American Legion Post 118 in Amherst recently joined a smattering of veterans' organizations and VFWs in announcing they won't be showing NFL games as a boycott against players who have engaged in various forms of protest during the national anthem to bring attention to social and criminal injustice against minorities. Polls show favorability toward the NFL among Republicans and veterans has slid in the wake of the protests, and more so after President Trump began tweetsharting about the issue.

So boycotts of the boycotts have become news with easy headlines, made for ready-click Facebook sharing, like "Local VFW Stops Showing Browns Games." Which, while technically accurate, shelves nuance and discussion to the backroom (read: comment sections).

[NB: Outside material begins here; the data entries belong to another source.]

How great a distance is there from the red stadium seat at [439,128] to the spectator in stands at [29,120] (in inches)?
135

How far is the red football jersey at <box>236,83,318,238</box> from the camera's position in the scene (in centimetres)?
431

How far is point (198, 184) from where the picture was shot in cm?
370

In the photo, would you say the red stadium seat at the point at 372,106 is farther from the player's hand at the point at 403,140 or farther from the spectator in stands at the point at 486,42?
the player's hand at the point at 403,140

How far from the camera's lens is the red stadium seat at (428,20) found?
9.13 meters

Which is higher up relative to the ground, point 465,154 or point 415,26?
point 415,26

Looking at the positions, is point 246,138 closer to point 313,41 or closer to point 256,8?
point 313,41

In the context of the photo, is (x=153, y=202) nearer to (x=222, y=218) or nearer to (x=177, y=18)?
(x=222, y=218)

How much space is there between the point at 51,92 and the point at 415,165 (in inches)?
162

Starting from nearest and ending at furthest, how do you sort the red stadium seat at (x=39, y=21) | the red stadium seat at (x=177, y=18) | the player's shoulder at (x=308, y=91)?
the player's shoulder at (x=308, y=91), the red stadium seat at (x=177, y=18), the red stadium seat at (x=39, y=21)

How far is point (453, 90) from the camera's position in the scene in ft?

It's easy, then, to imagine a squadron of vets all sitting in front of blank TVs (or maybe they're watching bowling or Fox News, who knows) muttering in unison about the disrespect being shown by black NFL players who silently protest while reiterating at every available opportunity that they mean no such disrespect to those who've served and died for our country. There is no such unanimous opinion, inside the American Legion or out, and the Chronicle-Telegram has some illustrative details in a story on the American Legion Post 118's decision not to show games.

More than a thousand stop by the post, to begin with, and the vote to boycott the NFL was only attended by 30 or so people, not all of whom were in favor of the idea. Still, it passed and Post 118 Commander John Kocak told the paper that, among other things, he's worried for how it makes them look. His thoughts, logical and well thought out from many sides of the debate, are below:

“The reason I want to show the NFL games is I served my country proudly for six years in the Navy, and I fought for the right for them to protest,” Kocak said. “I fought for the freedom of speech, and it’s their right to protest. Now, I don’t condone what they do, but they still have that right to protest during the national anthem.”

“It’s not everybody at that post that feels that way,” he said. “It’s a few select people that brought it to the meeting. There were 30 people in that meeting that voted, and not all of them voted to boycott.”

“It kind of makes our post look like we're a bunch of racists,” he said. “It’s not that at all, and it’s not the feeling of the whole club. We have 1,200 people that attend our post. There were only 30 people at the meeting, and 20 of them voted for the boycott.”

“I don’t like them using it with the flag or the national anthem as the forum,” Kocak said. “I wish they’d get with the NFL and put your money where your mouth is and bring awareness in another way. Get with the cops and start up projects within the inner city.

“But I don’t live in the inner city, and I don’t know what they’ve gone through.”